Santiago - El presidente chileno, Ricardo Lagos, recibió hoy el informe que contiene los dramáticos testimonios de más de 35.000 víctimas de torturas bajo el régimen militar del ex dictador Augusto Pinochet.
Lagos recibió el contundente documento de tres tomos de manos del obispo católico Sergio Valech y la secretaria ejecutiva de la Comisión Nacional sobre Prisión Política y Tortura, María Luisa Sepúlveda, que coordinó la preparación del informe durante un año.
El documento contiene los testimonios de más de 35.000 chilenos que sufrieron la violación de sus derechos básicos durante la dictadura del general Augusto Pinochet (1973-1990) y detalla los métodos que utilizaron los agentes para aplicar tormentos.
No obstante, el contenido total del estudio recién se conocerá a principios de diciembre, cuando el presidente Lagos lo dé a conocer a través de una cadena de radio y televisión.
Antes de recibir el informe, Lagos se mostró "orgulloso" por el nuevo paso que dio Chile en el reconocimiento de las violaciones a los derechos humanos cometidas bajo el régimen militar, que dejó más de 3.000 muertos y desaparecidos.
"¿Cuántos países se han atrevido a mirar en profundidad su historia? ¿Cuántos países se han atrevido a llegar al fondo de lo que ocurrió?", se preguntó Lagos.
"Chile se atreve. Es un país sólido, estable, que puede conocer", se respondió el mandatario, que impulsó en agosto del año pasado la creación de la comisión que elaboró el informe.
"Espero que todos estemos en condiciones de mirar con altura el paso que se está dando", agregó Lagos, antes de ingresar al salón donde le fue entregado el documento, que entre sus conclusiones establece que la tortura fue una forma institucional de operar durante el gobierno militar.
Hasta el momento sólo el Ejército, a través de su comandante en Jefe, general Juan Emilio Cheyre, asumió su responsabilidad como institución por las violaciones a los derechos humanos durante los 17 años de régimen militar.
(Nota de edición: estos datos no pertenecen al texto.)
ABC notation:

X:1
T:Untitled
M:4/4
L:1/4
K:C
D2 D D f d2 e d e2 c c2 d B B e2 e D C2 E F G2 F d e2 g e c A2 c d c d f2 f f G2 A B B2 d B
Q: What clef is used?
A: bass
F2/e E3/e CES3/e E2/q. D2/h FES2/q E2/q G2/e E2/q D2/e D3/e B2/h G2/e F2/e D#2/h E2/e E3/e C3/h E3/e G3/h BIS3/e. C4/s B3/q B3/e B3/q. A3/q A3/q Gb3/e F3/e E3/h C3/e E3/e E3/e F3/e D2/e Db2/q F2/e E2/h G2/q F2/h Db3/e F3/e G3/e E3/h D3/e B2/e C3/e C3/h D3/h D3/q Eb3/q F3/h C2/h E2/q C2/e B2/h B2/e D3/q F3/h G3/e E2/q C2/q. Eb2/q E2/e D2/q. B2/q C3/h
Según versiones preliminares, el texto incluye un mapa de los centros secretos de detención y tortura a lo largo del país, en los que figuran regimientos del Ejército, comisarías de la policía militarizada de Carabineros y barcos de la Marina.
El documento relata asimismo los tipos de tormentos aplicados a los detenidos, como fusilamientos simulados, la aplicación de corriente eléctrica, las quemaduras con cigarrillos en zonas sensibles, la extracción de uñas, los abusos sexuales e inmersión en agua, entre otros.
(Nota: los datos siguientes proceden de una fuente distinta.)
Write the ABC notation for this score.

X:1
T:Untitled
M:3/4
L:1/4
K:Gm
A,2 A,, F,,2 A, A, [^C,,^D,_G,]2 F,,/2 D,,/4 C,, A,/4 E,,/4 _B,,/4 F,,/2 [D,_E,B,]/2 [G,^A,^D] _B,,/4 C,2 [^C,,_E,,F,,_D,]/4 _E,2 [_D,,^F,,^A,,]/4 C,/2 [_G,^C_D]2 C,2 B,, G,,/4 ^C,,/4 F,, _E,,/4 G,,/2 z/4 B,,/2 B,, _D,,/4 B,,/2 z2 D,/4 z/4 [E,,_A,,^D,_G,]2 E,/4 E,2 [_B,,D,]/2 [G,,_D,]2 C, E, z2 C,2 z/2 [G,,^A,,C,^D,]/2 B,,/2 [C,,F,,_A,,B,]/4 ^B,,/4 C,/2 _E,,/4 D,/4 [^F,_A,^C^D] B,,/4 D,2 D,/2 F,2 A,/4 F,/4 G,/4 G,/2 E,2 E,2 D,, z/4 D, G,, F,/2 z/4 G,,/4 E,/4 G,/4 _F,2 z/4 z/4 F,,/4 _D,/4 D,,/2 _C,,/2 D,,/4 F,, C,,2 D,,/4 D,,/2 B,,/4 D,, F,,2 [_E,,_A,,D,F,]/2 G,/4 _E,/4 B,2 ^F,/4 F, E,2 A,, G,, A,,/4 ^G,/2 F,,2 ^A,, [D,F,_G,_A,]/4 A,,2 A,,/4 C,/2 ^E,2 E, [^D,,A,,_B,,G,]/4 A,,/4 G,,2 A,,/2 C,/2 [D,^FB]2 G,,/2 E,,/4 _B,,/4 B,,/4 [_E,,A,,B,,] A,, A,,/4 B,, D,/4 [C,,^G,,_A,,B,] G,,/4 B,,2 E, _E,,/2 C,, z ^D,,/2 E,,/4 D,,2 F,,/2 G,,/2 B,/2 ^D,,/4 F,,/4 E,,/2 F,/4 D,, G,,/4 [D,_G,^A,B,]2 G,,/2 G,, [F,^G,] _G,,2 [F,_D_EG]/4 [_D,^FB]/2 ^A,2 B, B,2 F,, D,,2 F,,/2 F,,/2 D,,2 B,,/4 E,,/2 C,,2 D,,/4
"Recogimos el testimonio de 35.000 chilenos que fueron víctimas de torturas. Hemos descritos qué les pasó y hemos hecho propuestas de reparación", dijo a la prensa María Luisa Sepúlveda, después de entregar el documento.
"El informe va a hablar por sí sólo. Hubo muchas víctimas. Las torturas se aplicaron durante todos los años (de la dictadura), pero se concentran fundamentalmente en el año 1973", agregó Sepúlveda, que se negó a entregar más detalles.
Según fuentes de la comisión que lo elaboró, el informe tiene tres tomos y ocho capítulos, divididos en tres periodos.
El primero describe las torturas ocurridas los días posteriores al golpe militar de 1973, donde se concentra cerca del 60% de los casos. El segundo, detalla el periodo entre 1974 y 1978, especialmente vinculado a la función represiva de la Dirección Nacional de Inteligencia (DINA), la policía secreta del régimen, mientras que el tercero consigna los tormentos aplicados en los últimos años de la dictadura, hasta 1990.
Los familiares de las víctimas celebraron la entregan del informe, aunque plantearon que deberían aumentarse los esfuerzos para perseguir judicialmente a los torturadores.
"Valoramos que esta comisión haya terminado su trabajo, porque han sido 31 años que este crimen no fue reconocido. No existían registros, nombres, éramos anónimos", dijo Mireya García, secretaria de la Agrupación de Familiares de Detenidos Desaparecidos.
"Hoy día para nosotros es un día especial, significativo, que marca nuestras vidas. Desde hoy tenemos rostros, tenemos nombres y eso es parte de la reparación", agregó la dirigente, una de las víctimas que entregó su testimonio a la Comisión.
"Si somos más de 35.000 los torturados, ¿dónde están los torturadores?", se interrogó en el texto de un panfleto de la Coordinadora Nacional de ex Presos Políticos, lanzado en las afueras del palacio presidencial de La Moneda mientras Lagos recibía el documento.